*** Begin section ***

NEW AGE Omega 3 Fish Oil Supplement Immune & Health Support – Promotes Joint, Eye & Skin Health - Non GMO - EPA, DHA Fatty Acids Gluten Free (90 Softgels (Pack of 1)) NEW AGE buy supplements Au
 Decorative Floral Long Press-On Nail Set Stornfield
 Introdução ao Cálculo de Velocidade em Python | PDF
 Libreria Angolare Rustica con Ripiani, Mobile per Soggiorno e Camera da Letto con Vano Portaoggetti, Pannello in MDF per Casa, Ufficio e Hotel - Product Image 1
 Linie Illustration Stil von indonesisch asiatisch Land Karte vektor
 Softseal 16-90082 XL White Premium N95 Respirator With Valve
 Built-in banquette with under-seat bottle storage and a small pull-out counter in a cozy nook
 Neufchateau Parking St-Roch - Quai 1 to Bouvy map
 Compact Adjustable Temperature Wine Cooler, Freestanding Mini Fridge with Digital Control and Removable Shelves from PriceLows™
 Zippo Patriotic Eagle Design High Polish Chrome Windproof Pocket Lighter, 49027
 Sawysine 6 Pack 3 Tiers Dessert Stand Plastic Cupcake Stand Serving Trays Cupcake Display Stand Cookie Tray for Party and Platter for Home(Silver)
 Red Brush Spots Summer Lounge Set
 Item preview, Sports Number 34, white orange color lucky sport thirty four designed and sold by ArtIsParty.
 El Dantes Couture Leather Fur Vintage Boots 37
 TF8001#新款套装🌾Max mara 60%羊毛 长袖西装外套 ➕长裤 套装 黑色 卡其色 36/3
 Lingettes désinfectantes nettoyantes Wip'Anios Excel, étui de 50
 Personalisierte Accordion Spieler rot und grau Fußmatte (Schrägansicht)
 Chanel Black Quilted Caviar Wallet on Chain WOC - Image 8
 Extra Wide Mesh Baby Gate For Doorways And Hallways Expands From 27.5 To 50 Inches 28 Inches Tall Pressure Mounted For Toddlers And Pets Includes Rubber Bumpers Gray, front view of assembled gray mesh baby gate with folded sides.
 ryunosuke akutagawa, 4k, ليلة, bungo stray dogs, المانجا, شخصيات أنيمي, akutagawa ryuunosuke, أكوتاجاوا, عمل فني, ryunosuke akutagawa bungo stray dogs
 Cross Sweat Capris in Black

*** End section ***

▶ _ABOUT THIS EXERCISE_
When you reach the line in the material above that holds "Built-in banquette with", begin reproducing lines exactly, and stop after the line that holds "Zippo Patriotic Eagle".

▶ _RESPONSE AREA_
 Built-in banquette with under-seat bottle storage and a small pull-out counter in a cozy nook
 Neufchateau Parking St-Roch - Quai 1 to Bouvy map
 Compact Adjustable Temperature Wine Cooler, Freestanding Mini Fridge with Digital Control and Removable Shelves from PriceLows™
 Zippo Patriotic Eagle Design High Polish Chrome Windproof Pocket Lighter, 49027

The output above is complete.